У вампиров есть какая-то тёмная магия, и свою жертву они могут заворожить, лишить воли. Правда, Гимли считал, что это могут только старые, сильные кровососы... Но, казалось, что вампир перед ним именно этим сейчас и занимался, давил волю жандарма. А может, он просто держал противника, сил-то у вампира намного больше. В любом случае, молодой ли вампир или старый, их сущность требует не только крови, а ещё и мучений жертвы, которая не может пошевелиться, но остаётся в сознании. И не важно, чем её держат, магией или руками. Гимли услышал свистящий и царапающий душу шёпот кровососа:

– Что, солдатик, страшно? А чего ты больше боишься? Что я тебя сделаю своим слугой или выпью? Пожалуй, всё же я тебя высосу. Да я ведь тебя уже сосу, ты понимаешь это? – и его растянутый противоестественно рот, белоснежные и острые, как у змеи, клыки, потянулись к шее жандарма. Внезапно тот с лёгкостью отпустил винтовку, которую до этого судорожно тянул, а вампир из-за этого чуть не упал назад. Патрульный же сделал какое-то резкое движение, которое не было различимо гномам из-за того, что жандарм своей спиной почти всё скрывал, да и видно было из полумрака лабаза на фоне светлого прямоугольника ворот так себе, ну, по крайней мере, гномам. Но зато им был отлично слышен насмешливо-издевательский голос жандарма:

– Сосёшь ты хер, как мишка лапу!

А затем был слышен только вой. Или визг. Тоскливый, булькающий и безнадёжный голос обиды на обманутое и украденное бессмертие. Казалось, этот вопль длился вечно, вынося желание жить напрочь. И вдруг он оборвался, а вампир с шумом и стуком рухнул на пол. Гимли подумал, что получилось похоже на минометный обстрел. Сначала шелест и завывание мины, а затем – взрыв. Только у миномета всё наоборот, стон летящей мины тише грохота её разрыва и меньше выматывает душу, чем предсмертный вой стриги.

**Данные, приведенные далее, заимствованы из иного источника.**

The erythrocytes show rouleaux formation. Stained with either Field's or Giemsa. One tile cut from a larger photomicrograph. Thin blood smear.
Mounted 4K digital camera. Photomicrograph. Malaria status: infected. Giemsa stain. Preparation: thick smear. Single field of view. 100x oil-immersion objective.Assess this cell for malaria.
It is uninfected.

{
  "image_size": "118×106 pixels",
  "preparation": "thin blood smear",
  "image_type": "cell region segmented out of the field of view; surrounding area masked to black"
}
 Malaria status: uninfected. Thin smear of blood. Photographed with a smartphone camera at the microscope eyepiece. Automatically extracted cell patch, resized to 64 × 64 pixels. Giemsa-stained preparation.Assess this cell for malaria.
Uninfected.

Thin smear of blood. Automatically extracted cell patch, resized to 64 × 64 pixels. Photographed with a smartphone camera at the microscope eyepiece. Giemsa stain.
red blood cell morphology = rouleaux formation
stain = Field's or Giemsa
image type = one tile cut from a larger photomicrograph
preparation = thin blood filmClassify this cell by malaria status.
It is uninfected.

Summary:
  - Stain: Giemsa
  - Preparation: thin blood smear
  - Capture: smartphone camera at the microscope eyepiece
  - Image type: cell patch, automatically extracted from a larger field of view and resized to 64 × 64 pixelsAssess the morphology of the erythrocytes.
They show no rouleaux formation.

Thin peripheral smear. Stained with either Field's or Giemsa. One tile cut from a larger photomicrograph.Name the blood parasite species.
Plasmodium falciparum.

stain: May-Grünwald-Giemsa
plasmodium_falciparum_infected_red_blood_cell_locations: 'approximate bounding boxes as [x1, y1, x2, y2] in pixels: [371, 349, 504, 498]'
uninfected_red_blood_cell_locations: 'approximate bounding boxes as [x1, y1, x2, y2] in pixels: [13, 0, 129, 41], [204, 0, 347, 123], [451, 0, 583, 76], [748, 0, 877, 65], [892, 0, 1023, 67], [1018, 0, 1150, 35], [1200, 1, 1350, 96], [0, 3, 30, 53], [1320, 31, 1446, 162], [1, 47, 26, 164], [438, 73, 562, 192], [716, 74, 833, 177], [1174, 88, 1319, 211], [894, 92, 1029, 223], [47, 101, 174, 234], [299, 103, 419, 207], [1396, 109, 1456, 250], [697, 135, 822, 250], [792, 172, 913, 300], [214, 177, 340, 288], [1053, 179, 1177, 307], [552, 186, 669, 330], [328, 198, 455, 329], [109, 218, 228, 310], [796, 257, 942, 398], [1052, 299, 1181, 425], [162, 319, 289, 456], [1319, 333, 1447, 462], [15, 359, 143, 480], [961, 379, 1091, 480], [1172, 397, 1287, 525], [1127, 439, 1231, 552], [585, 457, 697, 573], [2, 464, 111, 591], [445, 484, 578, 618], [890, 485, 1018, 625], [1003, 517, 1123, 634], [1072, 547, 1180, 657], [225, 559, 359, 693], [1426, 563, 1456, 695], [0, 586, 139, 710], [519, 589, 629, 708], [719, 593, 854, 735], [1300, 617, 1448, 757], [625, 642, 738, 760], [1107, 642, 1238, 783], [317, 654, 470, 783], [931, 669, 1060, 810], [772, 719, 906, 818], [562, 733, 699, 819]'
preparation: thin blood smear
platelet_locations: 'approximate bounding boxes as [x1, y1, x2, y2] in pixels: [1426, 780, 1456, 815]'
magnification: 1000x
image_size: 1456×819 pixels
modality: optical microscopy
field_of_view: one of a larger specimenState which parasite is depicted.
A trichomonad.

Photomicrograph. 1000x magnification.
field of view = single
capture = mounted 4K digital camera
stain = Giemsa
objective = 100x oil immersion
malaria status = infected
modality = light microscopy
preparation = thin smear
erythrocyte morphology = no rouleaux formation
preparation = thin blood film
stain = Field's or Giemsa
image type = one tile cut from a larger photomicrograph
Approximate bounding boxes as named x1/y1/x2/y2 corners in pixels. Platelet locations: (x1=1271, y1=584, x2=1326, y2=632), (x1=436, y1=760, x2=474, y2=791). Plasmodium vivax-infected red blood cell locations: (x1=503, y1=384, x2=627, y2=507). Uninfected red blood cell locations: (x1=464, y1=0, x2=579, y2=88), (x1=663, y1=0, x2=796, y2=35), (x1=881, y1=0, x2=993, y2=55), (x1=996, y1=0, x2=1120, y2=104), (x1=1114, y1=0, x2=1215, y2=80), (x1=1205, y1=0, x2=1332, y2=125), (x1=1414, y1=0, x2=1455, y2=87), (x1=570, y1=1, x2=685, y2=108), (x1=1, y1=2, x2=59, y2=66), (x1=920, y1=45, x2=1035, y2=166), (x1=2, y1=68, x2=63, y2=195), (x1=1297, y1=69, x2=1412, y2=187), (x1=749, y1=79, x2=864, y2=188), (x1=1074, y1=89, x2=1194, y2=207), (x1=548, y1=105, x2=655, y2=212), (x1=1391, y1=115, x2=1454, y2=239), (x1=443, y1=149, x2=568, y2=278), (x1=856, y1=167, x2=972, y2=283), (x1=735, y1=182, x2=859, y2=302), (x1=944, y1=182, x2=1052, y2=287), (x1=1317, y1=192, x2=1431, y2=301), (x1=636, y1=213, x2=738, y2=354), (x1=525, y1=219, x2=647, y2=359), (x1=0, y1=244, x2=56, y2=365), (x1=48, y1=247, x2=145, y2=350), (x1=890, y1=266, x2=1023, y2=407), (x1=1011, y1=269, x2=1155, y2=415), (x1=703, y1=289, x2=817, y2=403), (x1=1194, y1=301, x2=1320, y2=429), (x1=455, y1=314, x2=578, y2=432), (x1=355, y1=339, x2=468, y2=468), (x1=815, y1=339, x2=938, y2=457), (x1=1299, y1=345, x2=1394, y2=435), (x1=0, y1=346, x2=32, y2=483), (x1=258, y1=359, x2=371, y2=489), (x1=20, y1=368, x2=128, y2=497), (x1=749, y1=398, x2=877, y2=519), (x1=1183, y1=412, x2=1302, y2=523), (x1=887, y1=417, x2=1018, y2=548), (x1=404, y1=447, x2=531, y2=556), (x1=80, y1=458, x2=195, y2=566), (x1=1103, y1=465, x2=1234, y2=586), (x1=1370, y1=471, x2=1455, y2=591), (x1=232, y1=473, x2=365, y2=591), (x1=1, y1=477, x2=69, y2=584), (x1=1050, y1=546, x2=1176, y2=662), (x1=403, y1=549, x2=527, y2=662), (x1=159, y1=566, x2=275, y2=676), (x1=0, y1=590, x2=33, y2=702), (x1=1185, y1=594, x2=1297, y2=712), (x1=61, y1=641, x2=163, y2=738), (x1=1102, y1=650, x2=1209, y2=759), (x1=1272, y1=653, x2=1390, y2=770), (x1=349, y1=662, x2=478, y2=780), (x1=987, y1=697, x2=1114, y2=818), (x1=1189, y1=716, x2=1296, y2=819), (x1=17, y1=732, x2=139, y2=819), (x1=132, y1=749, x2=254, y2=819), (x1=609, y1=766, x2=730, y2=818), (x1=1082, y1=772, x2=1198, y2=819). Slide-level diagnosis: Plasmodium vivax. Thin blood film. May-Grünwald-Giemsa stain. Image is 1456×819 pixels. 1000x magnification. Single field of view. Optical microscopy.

Всё тело гнома ныло и болело, будто он попал под обвал в штреке, а не под один единственный небрежный удар кровососа. Суставы скрипели и хрустели, а в ушах стоял звон, и от пальбы серьёзными калибрами в каменном сарае, и от завывания подыхающей нежити-нечисти. Тем не менее, он резвенько (по мере своих оставшихся сил) прорысил вокруг капота «Стрижа» к воротам – и помочь, в случае чего, жандарму, и убедиться, что демонов вампир окончательно упокоился. Он в этом почти не сомневался, но было любопытно, чем и как жандарм так лихо и ловко ушатал кровососа, быстро и в гордом одиночестве.


Глава 7

Глава 7, в которой герой продолжает знакомство всё с теми же бравыми жандармами и узнаёт абсолютно новые для себя слова на языке Пришлых.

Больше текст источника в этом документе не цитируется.